Junior Nsangou

Personal information
- Full name: Yvan Junior Nsangou
- Date of birth: 2 September 2005 (age 20)
- Place of birth: Douala, Cameroon
- Position: Striker

Team information
- Current team: Śląsk Wrocław II

Youth career
- 0000–2015: Droylsden
- 2015–2024: Blackburn Rovers

Senior career*
- Years: Team / Apps / (Gls)
- 2024–2025: Albacete B / 22 / (1)
- 2026–: Śląsk Wrocław II / 0 / (0)

International career^{‡}
- 2023: Poland U19 / 7 / (2)
- 2023: Poland U20 / 1 / (0)

= Junior Nsangou =

Polish footballer (born 2005)

Yvan Junior Nsangou (born 2 September 2005) is a professional footballer who plays as a striker for II liga club Śląsk Wrocław II. Born in Cameroon, he is a Poland youth international.

==Early life==

Nsangou moved to England at the age of nine.

==Career==
Nsangou is eligible for play for Cameroon through his birth parents, Poland through his father and stepmother, and England where he has resided throughout the majority of his life. He represented the country of his stepmother at the 2023 UEFA European Under-19 Championship.
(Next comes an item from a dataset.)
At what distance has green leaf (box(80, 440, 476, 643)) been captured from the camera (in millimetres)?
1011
On 7 August 2024, Nsangou joined Atlético Albacete.

He spent the 2025–26 season without a club. On 23 July 2026, he signed with Polish third division club Śląsk Wrocław II.

==Personal life==

Nsangou was born in Cameroon to a Cameroonian footballer Alirou Nsangou. He has three younger half-siblings, two of whom are also footballers: sister Aisha, who is a Polish women's youth international, and brother Jonathan who is also part of Everton's academy.